EXERCISE:
Given the listing that follows, report all lines in which the string "Coverage" occurs.

────────────────

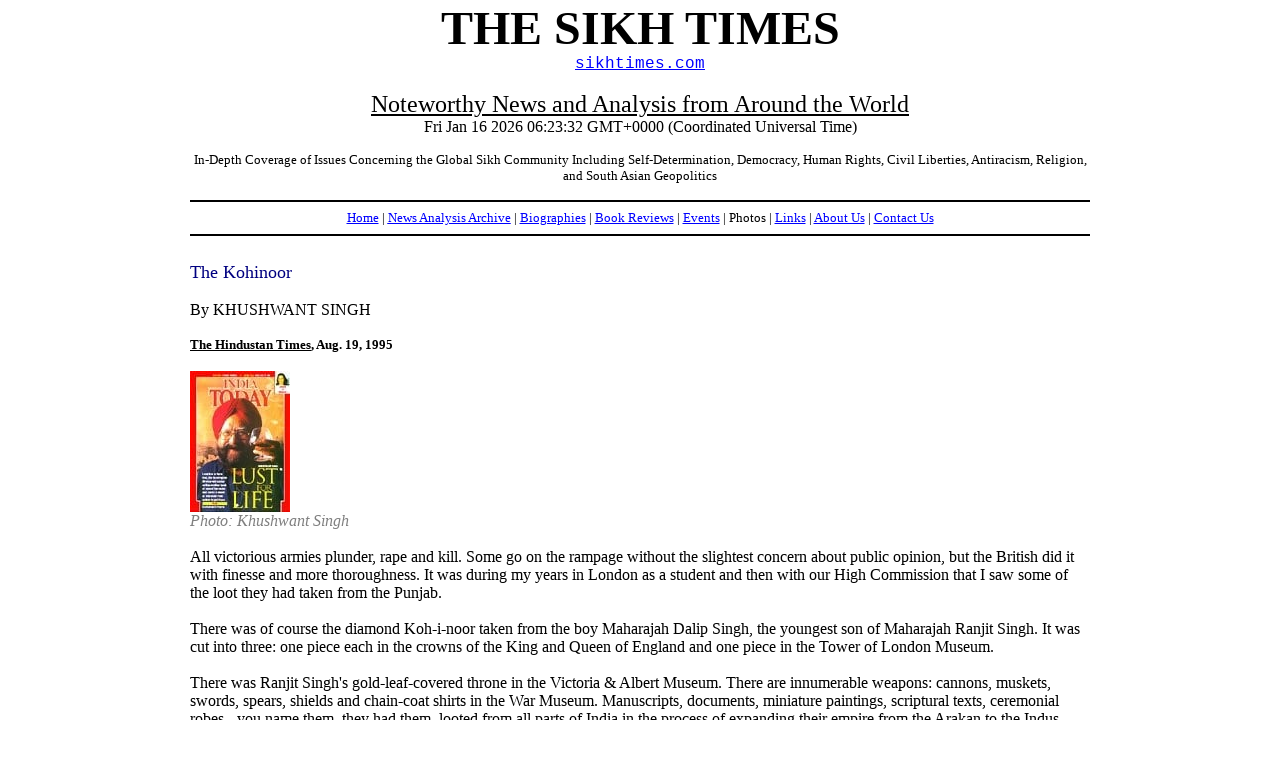

--- FILE ---
content_type: text/html
request_url: http://sikhtimes.com/news_081995a.html
body_size: 6733
content:
<html>
<head>
<title>The Sikh Times - News and Analysis - The Kohinoor</title>
<meta name="keywords" content="sikhtimes.com, sikhtimes, news, sikh, analysis, archive, sikhism, sikhs, global, community, human rights, democracy, self-determination, civil liberties, south, asian, geopolitics, asia, india, punjab, politics, religion, diaspora">
<meta name="description" content="In-Depth Coverage of Issues Concerning the Global Sikh Community Including Self-Determination, Democracy, Human Rights, Civil Liberties, Geopolitics">
<meta name="author" content="Puneet Singh Lamba">
<meta name="revisit" content="7 days">
<link rel="stylesheet" href="css/sikhtimes.css?v=2" type="text/css">
</head>
<body link="#0000ff" alink="#0000ff" vlink="#0000ff">
<center>
<a name="top"></a>
<font face=times size=20><b>THE SIKH TIMES</b></font>
<br>
<font face=courier><a href="http://www.sikhtimes.com/">sikhtimes.com</a></font>
<br><br>
<font size=5><u>Noteworthy News and Analysis from Around the World</u></font>
<br>
<script language="JavaScript">
document.write(Date())
</script>
<p>
<font size=2>In-Depth Coverage of Issues Concerning the Global Sikh Community Including Self-Determination, Democracy, Human Rights, Civil Liberties, Antiracism, Religion, and South Asian Geopolitics</font>
<hr color="#000000">
<font face=times size=2><a href="index.html">Home</a> | <a href="analysis_archive.html"><u>News Analysis Archive</u></a> | <a href="biographies.html">Biographies</a> | <a href="book_reviews.html">Book Reviews</a> | <a href="events.html">Events</a> | Photos | <a href="links.html">Links</a> | <a href="about.html">About Us</a> | <a href="contact.html">Contact Us</a></font>
<hr color="#000000">
<br>
</center>
<!BODY OF PAGE STARTS HERE>
<font size=4 color=navy>The Kohinoor</font>
<br><br>
<font>By KHUSHWANT SINGH</font>
<br><br>
<b><u><font size=2>The Hindustan Times</u>, Aug. 19, 1995</font></b>
<br><br>
<img title="Khushwant Singh" src="khushwant_singh_1999.jpg" border="0">
<br>
<font color=gray><i>Photo: Khushwant Singh</i></font>
<br><br>
<font face=times>All victorious armies plunder, rape and kill. Some go on the rampage without the slightest concern about public opinion, but the British did it with finesse and more thoroughness. It was during my years in London as a student and then with our High Commission that I saw some of the loot they had taken from the Punjab.</font>
<br>
<br>
<font face=times>There was of course the diamond Koh-i-noor taken from the boy Maharajah Dalip Singh, the youngest son of Maharajah Ranjit Singh. It was cut into three: one piece each in the crowns of the King and Queen of England and one piece in the Tower of London Museum.</font>
<br>
<br>
<font face=times>There was Ranjit Singh's gold-leaf-covered throne in the Victoria & Albert Museum. There are innumerable weapons: cannons, muskets, swords, spears, shields and chain-coat shirts in the War Museum. Manuscripts, documents, miniature paintings, scriptural texts, ceremonial robes - you name them, they had them, looted from all parts of India in the process of expanding their empire from the Arakan to the Indus.</font>
<br>
<br>
<font face=times>More than what could be seen in the museums were priceless artefacts taken by governor generals, army commanders, residents and senior civil servants. These were in private collections in castles and country mansions now divided between descendants of the predators. There is little hope of our ever getting any of these back to our country.</font>
<br>
<br>
<font face=times>Why I bring this subject up now is the arrival of a B.B.C. team this week to do a radio documentary on relics of the Sikh Raj in private collections in England. The spadework was done by Harbans Singh who was a colleague in India House. His daughter, Rani, accompanies the team with the producer of the programme Nigel Acheson. Mark Tully, now a freelance journalist, will elicit opinions of Indians including myself.</font>
<br>
<br>
<font face=times>Harbans Singh has been able to locate many more relics than I was aware of. The biggest haul was made by Lord Dalhousie who annexed the Punjab after Sikh Darbar's troops were finally defeated in the battle of Gujarat on February 21, 1849. On March 29, 1849, the Koh-i-noor, which British envoys had seen earlier, was handed over to the English.</font>
<br>
<br>
<font face=times>Then followed systematic loot of everything worthwhile in the Punjab. Queen Victoria desired certain objects for Windsor Castle; directors of the East India Company wanted their share; Dalhousie wanted to keep a lot for himself; other English officers took whatever was left. Some of these items were recorded in the correspondence, which passed between Calcutta and London. But of most of what was pocketed by English officers, both military and civilians, there is no record.</font>
<br>
<br>
<font face=times>In the correspondence on record is a letter dated December 19, 1850 from Dalhousie to directors of the East India Company stating that he was forwarding to them two swords - one given by Holkar to Ranjit Singh and another known as 'Rustum' which had the genealogy of its wielders written on the blade in letters of gold. He added 'with these also, I have sent some singular documents worthy of preservation in England.'</font>
<br>
<br>
<font face=times>Among them a copy of the Dasam Granth handwritten by Guru Gobind Singh. In the same letter he asks whether they would be interested in having 'the golden chair in which the Burra Maharajah held his state,' spear and sword which 'according to the Sikh traditions belonged to Gooroo Gobind' and 'a silver bungalow.' If the directors were not keen to have them, could Dalhousie keep them for himself?</font>
<br>
<br>
<font face=times>These are only some relics of the Sikh Raj. Much more was taken from Madras, Karnataka, Bengal, Avadh and the Marathas both by the East India Company and thugs like Clive and Warren Hastings. Even after the winding up of the East India Company, viceroys and governors received valuable gifts from Indian princes when they visited their states. Some of them went to the treasure, some to line pockets of the recipients. All the loot taken from India is now in England.</font>
<br>
<br>
<font face=times>Is there anything we can do to get some of it back to our country? Our best bet is to persuade the United Nations or one of its organisations like U.N.E.S.C.O. to pass a resolution that items of historical or artistic value taken as war booty should be returned to the countries of their origin.</font>
<br>
<br>
<p>
<!BODY OF PAGE ENDS HERE>
</font>
</body>
</html>

--- FILE ---
content_type: text/css
request_url: http://sikhtimes.com/css/sikhtimes.css?v=2
body_size: 931
content:
/* author: puneet singh lamba */

body { 
	width:900px; 
	margin:auto;	
}

td {
  padding: 20px;
}

* {
  box-sizing: border-box;
}

/* Float four columns side by side */
.column {
  float: left;
  width: 33%;
  padding: 0 10px;
}

/* Remove extra left and right margins, due to padding in columns */
.row {margin: 0 -5px;}

/* Clear floats after the columns */
.row:after {
  content: "";
  display: table;
  clear: both;
}

/* Style the counter cards */
.card {
  box-shadow: 0 4px 8px 0 rgba(0, 0, 0, 0.2); /* this adds the "card" effect */
  padding: 16px;
  text-align: center;
  background-color: #f1f1f1;
  height: 400px;
}

/* Responsive columns - one column layout (vertical) on small screens */
@media screen and (max-width: 600px) {
  .column {
    width: 100%;
    display: block;
    margin-bottom: 20px;
  }
}

.cardDetail {
	font-size: 11;
}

────────────────

TASK OUTPUT:
<meta name="description" content="In-Depth Coverage of Issues Concerning the Global Sikh Community Including Self-Determination, Democracy, Human Rights, Civil Liberties, Geopolitics">
<font size=2>In-Depth Coverage of Issues Concerning the Global Sikh Community Including Self-Determination, Democracy, Human Rights, Civil Liberties, Antiracism, Religion, and South Asian Geopolitics</font>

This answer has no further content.